- TEXT SEGMENT -
[Begin]

In a recent interview with «Handelszeitung», Pettis discussed the internal imbalances in countries like Germany or China, the global imbalances that continue to characterize trade relations and his philosophy as an economist. The following text is an edited transcript of the conversation, which took place in early September.
Global growth keeps disappointing. What's the main problem?
The main cause of the phenomenon that has been dubbed «secular stagnation» is income inequality. It has become a global problem.
Doesn't capitalism need some inequality?
There is a lot of confusion about this. Theories saying that inequality is good for growth – so-called «supply side economics», which some people unfairly deride as «voodoo economics» – evolved and worked during the 19th century. But they don’t apply for the 20th and 21st century.

[End]

- STATED TASK 1 -
According to the interview excerpt, why does global growth keep disappointing? Answer in one to three sentences.

- PROVIDED INFORMATION -
[Begin]

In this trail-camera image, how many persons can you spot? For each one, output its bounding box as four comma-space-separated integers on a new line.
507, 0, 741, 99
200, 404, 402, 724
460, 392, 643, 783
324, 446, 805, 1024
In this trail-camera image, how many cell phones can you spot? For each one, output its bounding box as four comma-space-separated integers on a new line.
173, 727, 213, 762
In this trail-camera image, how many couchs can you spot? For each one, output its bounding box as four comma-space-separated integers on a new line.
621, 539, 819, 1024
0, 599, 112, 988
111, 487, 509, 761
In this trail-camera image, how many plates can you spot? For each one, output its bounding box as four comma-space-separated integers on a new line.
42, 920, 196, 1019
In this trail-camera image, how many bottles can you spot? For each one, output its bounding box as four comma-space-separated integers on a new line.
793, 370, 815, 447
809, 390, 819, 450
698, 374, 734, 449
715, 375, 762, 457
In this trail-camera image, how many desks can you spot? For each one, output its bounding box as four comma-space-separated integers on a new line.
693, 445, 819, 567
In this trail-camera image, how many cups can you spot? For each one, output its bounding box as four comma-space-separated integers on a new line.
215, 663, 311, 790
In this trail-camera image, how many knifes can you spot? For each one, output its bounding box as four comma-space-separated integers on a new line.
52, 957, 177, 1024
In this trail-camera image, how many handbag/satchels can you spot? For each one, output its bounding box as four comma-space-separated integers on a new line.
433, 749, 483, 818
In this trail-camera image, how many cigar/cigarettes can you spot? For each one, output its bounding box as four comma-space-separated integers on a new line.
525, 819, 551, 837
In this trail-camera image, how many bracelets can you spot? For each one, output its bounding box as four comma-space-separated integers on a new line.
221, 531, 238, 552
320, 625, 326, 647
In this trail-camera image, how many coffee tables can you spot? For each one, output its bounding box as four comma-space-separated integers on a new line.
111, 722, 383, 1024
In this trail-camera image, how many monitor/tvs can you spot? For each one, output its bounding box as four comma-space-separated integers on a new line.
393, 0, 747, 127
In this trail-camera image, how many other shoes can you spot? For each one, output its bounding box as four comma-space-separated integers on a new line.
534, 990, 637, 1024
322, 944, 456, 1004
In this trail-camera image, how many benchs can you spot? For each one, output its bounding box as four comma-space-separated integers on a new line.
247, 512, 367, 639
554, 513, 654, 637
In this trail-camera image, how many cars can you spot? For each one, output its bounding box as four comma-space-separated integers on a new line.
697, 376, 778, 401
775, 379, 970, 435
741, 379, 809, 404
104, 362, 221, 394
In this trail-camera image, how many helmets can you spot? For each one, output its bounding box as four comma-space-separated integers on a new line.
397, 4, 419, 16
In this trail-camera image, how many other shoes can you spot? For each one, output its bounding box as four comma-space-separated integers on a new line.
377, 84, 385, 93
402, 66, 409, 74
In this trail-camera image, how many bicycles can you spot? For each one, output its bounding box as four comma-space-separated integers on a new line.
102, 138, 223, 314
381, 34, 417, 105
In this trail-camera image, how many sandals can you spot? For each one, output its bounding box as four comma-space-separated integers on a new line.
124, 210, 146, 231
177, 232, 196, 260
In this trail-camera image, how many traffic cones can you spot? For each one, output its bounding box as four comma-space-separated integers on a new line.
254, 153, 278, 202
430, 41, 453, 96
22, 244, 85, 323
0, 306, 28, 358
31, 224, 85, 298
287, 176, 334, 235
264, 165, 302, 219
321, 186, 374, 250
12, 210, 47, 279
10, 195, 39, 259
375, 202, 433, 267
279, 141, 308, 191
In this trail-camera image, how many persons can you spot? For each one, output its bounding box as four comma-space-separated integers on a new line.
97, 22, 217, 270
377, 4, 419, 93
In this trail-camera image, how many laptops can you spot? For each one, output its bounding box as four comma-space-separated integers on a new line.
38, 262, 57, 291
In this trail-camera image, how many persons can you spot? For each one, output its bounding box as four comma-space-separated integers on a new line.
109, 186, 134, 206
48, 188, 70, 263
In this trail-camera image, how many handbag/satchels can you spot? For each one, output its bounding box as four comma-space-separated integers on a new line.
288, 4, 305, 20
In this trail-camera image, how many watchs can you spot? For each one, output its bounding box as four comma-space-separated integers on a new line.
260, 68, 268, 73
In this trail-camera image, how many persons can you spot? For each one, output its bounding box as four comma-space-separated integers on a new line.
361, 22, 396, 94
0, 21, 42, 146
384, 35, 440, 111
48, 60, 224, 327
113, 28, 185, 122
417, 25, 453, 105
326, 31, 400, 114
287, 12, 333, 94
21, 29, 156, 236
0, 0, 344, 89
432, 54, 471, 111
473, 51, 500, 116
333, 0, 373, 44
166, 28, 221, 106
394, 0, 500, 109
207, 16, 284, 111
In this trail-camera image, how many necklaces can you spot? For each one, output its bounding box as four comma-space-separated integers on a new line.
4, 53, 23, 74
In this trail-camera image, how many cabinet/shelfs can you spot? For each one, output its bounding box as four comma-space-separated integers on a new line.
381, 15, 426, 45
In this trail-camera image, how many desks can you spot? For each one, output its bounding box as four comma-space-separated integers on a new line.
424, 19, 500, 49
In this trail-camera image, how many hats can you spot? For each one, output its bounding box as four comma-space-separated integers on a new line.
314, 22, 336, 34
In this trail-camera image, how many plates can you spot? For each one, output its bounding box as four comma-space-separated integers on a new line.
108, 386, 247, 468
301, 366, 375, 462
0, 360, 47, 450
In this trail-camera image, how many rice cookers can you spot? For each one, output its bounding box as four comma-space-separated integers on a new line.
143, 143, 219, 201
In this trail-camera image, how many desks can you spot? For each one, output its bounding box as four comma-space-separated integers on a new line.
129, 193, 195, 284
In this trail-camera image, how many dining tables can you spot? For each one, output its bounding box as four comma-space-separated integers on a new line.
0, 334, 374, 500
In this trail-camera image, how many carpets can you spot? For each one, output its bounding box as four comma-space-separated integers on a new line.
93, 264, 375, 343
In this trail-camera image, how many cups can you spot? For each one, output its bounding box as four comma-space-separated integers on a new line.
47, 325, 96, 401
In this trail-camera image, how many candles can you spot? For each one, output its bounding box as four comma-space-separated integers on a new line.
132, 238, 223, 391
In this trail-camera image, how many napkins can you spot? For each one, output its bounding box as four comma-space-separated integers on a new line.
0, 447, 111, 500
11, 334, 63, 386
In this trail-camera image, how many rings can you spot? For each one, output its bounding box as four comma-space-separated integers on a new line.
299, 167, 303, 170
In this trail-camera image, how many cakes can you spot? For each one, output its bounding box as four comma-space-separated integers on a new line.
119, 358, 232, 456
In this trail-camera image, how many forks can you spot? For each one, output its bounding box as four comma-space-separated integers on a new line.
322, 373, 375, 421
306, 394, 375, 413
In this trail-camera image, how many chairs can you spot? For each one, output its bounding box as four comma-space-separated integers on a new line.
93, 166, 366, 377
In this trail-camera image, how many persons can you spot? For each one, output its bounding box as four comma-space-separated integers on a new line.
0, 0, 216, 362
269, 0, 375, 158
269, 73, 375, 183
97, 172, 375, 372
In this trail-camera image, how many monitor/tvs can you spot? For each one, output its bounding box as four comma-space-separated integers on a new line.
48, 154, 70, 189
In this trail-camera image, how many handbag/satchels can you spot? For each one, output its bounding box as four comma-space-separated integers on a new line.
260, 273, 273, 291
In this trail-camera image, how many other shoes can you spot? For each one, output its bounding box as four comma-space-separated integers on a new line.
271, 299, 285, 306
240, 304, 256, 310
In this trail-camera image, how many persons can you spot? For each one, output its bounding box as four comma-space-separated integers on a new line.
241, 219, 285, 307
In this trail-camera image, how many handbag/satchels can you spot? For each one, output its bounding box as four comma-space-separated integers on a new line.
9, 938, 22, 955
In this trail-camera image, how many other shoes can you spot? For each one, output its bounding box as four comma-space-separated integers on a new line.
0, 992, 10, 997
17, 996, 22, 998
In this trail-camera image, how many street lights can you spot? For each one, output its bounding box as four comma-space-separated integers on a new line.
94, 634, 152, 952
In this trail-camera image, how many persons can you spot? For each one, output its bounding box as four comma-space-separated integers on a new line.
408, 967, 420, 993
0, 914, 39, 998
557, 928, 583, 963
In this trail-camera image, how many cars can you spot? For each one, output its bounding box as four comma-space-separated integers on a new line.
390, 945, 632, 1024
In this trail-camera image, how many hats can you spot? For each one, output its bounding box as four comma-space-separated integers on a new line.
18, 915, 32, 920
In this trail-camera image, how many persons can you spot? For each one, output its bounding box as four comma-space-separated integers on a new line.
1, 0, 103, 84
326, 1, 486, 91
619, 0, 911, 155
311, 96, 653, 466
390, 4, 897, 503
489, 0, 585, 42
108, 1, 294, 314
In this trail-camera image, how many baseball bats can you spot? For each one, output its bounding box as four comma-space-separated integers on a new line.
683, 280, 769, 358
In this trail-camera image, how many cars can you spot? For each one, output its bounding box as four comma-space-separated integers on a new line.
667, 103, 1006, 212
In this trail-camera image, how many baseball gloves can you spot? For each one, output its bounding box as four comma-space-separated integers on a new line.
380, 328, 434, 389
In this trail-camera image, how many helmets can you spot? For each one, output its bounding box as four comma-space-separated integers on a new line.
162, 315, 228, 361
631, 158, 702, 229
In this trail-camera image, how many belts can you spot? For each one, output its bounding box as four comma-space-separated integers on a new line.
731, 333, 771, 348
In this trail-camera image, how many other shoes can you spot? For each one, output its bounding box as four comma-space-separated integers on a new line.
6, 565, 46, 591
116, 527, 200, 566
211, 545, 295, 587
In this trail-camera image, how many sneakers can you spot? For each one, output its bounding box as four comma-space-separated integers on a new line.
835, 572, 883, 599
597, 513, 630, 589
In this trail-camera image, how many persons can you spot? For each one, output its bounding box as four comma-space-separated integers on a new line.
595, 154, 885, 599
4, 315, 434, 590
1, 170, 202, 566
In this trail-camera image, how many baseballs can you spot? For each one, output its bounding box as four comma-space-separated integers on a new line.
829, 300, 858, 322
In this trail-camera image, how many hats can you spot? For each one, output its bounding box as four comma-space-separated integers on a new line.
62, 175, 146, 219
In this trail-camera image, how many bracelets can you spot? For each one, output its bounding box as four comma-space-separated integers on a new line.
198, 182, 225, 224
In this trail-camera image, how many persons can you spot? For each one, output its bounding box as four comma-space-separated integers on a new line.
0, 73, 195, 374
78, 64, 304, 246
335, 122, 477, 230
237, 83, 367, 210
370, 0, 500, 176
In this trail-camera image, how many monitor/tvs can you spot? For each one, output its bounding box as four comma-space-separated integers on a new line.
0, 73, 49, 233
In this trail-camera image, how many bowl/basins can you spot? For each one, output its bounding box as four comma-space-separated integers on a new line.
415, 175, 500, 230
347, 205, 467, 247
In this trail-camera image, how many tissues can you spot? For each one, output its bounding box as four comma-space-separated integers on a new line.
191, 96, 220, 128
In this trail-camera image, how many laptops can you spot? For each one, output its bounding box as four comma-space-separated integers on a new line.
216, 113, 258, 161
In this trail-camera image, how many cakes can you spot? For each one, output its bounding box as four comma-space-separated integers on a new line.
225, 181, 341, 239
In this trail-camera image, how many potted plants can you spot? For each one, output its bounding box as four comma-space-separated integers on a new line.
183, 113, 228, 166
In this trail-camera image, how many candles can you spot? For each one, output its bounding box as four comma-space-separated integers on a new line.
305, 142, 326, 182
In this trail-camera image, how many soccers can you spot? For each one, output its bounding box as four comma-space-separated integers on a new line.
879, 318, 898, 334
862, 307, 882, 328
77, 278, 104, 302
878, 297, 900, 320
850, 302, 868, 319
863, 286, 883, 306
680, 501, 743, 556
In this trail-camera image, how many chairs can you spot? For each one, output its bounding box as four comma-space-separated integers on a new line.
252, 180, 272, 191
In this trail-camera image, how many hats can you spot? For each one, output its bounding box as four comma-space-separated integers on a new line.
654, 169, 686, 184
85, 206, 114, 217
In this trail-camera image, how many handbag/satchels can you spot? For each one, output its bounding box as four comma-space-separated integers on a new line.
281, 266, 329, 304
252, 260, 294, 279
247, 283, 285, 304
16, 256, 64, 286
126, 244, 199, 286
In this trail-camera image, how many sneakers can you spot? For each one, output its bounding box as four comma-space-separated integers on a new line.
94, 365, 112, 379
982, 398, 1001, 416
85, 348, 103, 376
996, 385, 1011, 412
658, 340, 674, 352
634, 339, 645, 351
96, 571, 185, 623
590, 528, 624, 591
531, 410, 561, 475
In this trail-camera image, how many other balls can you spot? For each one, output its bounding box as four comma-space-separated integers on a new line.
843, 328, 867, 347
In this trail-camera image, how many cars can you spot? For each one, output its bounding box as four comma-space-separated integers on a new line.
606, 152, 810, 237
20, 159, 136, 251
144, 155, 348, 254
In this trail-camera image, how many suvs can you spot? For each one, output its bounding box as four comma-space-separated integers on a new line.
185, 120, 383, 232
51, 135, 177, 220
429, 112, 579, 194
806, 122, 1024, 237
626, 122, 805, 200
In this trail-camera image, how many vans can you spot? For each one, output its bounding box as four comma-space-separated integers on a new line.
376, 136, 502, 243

[End]

- STATED TASK 2 -
In the entries, start at the line containing "In this trail-camera image, how many bowl/basins" and end with the line containing "680, 501, 743, 556". Reproduce only those lines, changing "trail-camera" to "security-camera" and leaving everything else unchanged.

- EXERCISE SOLUTION 1 -
Pettis says the main cause of this "secular stagnation" is income inequality, which has become a global problem.

- EXERCISE SOLUTION 2 -
In this security-camera image, how many bowl/basins can you spot? For each one, output its bounding box as four comma-space-separated integers on a new line.
415, 175, 500, 230
347, 205, 467, 247
In this security-camera image, how many tissues can you spot? For each one, output its bounding box as four comma-space-separated integers on a new line.
191, 96, 220, 128
In this security-camera image, how many laptops can you spot? For each one, output its bounding box as four comma-space-separated integers on a new line.
216, 113, 258, 161
In this security-camera image, how many cakes can you spot? For each one, output its bounding box as four comma-space-separated integers on a new line.
225, 181, 341, 239
In this security-camera image, how many potted plants can you spot? For each one, output its bounding box as four comma-space-separated integers on a new line.
183, 113, 228, 166
In this security-camera image, how many candles can you spot? For each one, output its bounding box as four comma-space-separated integers on a new line.
305, 142, 326, 182
In this security-camera image, how many soccers can you spot? For each one, output its bounding box as four comma-space-separated integers on a new line.
879, 318, 898, 334
862, 307, 882, 328
77, 278, 104, 302
878, 297, 900, 320
850, 302, 868, 319
863, 286, 883, 306
680, 501, 743, 556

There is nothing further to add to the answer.